> Supplied text:
......
Conceived in 1990 by Mathis Wackernagel and William Rees at the University of British Columbia, the Ecological Footprint is now in wide use by scientists, businesses, governments, individuals, and institutions to monitor ecological resource use and advance sustainable development.

The Ecological Footprint - the metric that allows us to calculate human pressure on the planet. It compares human demand with planet Earth's ecological capacity to regenerate. If everyone lived the lifestyle of the average American we would need 5 planets.

The Ecological Footprint has emerged as the world’s premier measure of humanity’s demand on nature. It measures how much land and water area a human population requires to produce the resource it consumes and to absorb its wastes, using prevailing technology.

The Ecological Footprint, in its most basic form, is calculated by the following equation:

EF = YANNUAL/DANNUAL

where D is the annual demand of a product and

Y - the annual yield of the same product.

Yield is expressed in global hectares.

Ecological footprint of consumption

The Ecological Footprint of consumption for a given country measures the biocapacity demanded by the final consumption of all the residents of the country.

This includes their household consumption as well as their collective consumption, such as schools, roads, etc., which serve the household, but may not be directly paid for by the households.

Ecological footprint of production

In contrast, a country’s primary production Ecological Footprint is the sum of the Footprints for all resources harvested and all waste generated within the country’s geographical borders.

This includes all the area within a country necessary for the actual harvest of primary products (cropland, grazing land, forest land, and fishing grounds), the country’s infrastructure and hydropower, and the area needed to absorb fossil fuel CO2 emissions generated within the country (carbon Footprint).
......
> Problems and tasks:
• a. Give the ecological footprint text again, starting with "Yield is expressed" and going on through "country’s geographical borders.", renaming "residents" as "inhabitants".
• b. Turn the paragraph of the ecological footprint text that begins "This includes all the area" into a short list, keeping its main facts.
• c. Proceed with the ecological footprint text, picking up after its last sentence.
......
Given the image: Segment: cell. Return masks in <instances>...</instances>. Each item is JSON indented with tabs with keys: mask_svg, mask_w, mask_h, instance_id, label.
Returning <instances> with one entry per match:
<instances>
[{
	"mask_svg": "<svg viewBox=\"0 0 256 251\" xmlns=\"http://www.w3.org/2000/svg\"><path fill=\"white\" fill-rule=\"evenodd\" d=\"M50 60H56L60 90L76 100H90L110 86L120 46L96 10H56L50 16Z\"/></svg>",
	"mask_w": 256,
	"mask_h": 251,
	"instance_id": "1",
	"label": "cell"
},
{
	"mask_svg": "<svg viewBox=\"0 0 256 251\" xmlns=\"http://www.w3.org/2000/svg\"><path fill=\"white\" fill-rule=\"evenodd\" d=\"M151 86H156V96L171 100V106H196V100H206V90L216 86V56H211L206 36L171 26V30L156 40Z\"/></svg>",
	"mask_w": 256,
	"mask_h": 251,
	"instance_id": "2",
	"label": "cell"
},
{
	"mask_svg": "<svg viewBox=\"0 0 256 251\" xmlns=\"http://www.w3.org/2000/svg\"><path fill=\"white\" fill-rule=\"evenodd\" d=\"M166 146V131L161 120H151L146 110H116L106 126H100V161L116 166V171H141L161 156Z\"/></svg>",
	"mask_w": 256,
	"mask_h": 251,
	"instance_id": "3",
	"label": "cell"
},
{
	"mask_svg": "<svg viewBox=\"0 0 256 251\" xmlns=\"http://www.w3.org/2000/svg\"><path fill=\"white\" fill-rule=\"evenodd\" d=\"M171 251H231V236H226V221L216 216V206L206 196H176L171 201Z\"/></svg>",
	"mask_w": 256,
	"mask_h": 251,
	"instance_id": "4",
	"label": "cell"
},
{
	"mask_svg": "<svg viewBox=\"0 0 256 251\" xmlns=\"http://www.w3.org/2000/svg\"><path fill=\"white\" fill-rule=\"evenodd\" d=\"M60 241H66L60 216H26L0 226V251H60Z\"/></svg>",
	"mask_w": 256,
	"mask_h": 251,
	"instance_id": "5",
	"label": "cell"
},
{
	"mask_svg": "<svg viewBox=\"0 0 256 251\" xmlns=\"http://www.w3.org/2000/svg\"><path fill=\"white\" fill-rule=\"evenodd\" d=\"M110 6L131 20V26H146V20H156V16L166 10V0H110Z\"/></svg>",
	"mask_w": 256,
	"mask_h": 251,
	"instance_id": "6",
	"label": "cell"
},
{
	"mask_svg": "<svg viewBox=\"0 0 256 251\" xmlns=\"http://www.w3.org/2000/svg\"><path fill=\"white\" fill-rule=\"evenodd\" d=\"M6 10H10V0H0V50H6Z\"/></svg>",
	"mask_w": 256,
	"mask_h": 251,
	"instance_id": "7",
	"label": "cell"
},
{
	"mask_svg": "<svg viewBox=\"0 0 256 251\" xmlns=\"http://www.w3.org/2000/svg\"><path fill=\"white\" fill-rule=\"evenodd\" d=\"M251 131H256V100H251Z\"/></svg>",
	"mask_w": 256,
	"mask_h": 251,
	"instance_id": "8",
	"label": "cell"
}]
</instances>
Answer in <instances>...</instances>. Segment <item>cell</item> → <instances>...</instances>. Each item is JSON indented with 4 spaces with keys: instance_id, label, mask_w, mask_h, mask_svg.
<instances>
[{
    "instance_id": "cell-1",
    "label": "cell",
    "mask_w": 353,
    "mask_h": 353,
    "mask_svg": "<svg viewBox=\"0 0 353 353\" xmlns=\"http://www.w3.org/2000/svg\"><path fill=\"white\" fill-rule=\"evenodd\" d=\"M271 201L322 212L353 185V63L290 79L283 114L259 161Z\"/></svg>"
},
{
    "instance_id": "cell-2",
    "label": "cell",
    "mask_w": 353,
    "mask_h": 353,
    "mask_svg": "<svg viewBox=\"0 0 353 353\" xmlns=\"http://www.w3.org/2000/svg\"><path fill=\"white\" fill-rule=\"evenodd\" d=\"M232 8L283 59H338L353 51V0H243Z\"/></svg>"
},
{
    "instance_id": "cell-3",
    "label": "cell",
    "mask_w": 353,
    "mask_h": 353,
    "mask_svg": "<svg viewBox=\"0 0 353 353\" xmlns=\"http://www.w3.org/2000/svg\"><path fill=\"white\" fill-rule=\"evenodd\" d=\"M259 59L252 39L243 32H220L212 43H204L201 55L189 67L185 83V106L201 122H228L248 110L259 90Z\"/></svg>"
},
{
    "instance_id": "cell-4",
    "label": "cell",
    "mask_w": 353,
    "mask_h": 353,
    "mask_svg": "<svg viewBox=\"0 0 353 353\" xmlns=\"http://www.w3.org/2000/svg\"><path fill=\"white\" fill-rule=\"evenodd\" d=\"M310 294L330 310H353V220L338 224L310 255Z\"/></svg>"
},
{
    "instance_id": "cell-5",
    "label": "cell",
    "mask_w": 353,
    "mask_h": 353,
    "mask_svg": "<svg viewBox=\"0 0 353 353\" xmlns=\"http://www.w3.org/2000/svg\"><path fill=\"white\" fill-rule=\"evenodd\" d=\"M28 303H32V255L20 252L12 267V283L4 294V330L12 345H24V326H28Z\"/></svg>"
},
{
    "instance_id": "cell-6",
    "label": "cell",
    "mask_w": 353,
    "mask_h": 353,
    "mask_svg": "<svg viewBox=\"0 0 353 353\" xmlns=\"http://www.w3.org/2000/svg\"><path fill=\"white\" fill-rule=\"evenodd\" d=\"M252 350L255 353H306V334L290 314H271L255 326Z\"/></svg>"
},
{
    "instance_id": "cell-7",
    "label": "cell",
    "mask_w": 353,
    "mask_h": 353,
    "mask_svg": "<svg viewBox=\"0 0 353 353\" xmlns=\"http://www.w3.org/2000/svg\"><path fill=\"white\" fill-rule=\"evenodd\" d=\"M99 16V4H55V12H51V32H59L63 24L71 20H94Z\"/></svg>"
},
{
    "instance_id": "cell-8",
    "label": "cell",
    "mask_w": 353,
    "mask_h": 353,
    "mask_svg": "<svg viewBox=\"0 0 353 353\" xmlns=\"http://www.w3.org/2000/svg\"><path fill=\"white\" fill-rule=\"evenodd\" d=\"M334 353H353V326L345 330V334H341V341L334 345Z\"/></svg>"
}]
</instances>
......
> Written answers:
• a.
Yield is expressed in global hectares.

Ecological footprint of consumption

The Ecological Footprint of consumption for a given country measures the biocapacity demanded by the final consumption of all the inhabitants of the country.

This includes their household consumption as well as their collective consumption, such as schools, roads, etc., which serve the household, but may not be directly paid for by the households.

Ecological footprint of production

In contrast, a country’s primary production Ecological Footprint is the sum of the Footprints for all resources harvested and all waste generated within the country’s geographical borders.

• b.
- Area needed to harvest primary products: cropland, grazing land, forest land, and fishing grounds
- The country's infrastructure and hydropower
- Area needed to absorb the fossil fuel CO2 emissions generated within the country (carbon Footprint)

• c.
The difference between the production and consumption Footprint is trade, shown by the following equation:

EFC = EFP +EFI − EFE

where EFC is the Ecological Footprint of consumption,

EFP - the Ecological Footprint of production, and

EFI - the Footprints of imported and EFE - exported commodity flows, respectively.

World footprint

The world-average ecological footprint in 2007 was 2.7 global hectares per person (18.0 billion in total). With a world-average biocapacity of 1.8 global hectares per person (12 billion in total), this leads to an ecological deficit of 0.9 global hectares per person (6 billion in total).

If a country does not have enough ecological resources within its own territory, then there is a local ecological deficit and it is called an ecological debtor country. Otherwise, it has an ecological remainder and it is called an ecological creditor country.

Today humanity uses the equivalent of 1.5 planets to provide the resources we use and absorb our waste. This means it now takes the Earth one year and six months to regenerate what we use in a year.



Moderate UN scenarios suggest that if current population and consumption trends continue, by the 2030s, we will need the equivalent of two Earths to support us. And of course, we only have one.

Turning resources into waste faster than waste can be turned back into resources puts us in global ecological overshoot, depleting the very resources on which human life and biodiversity depend.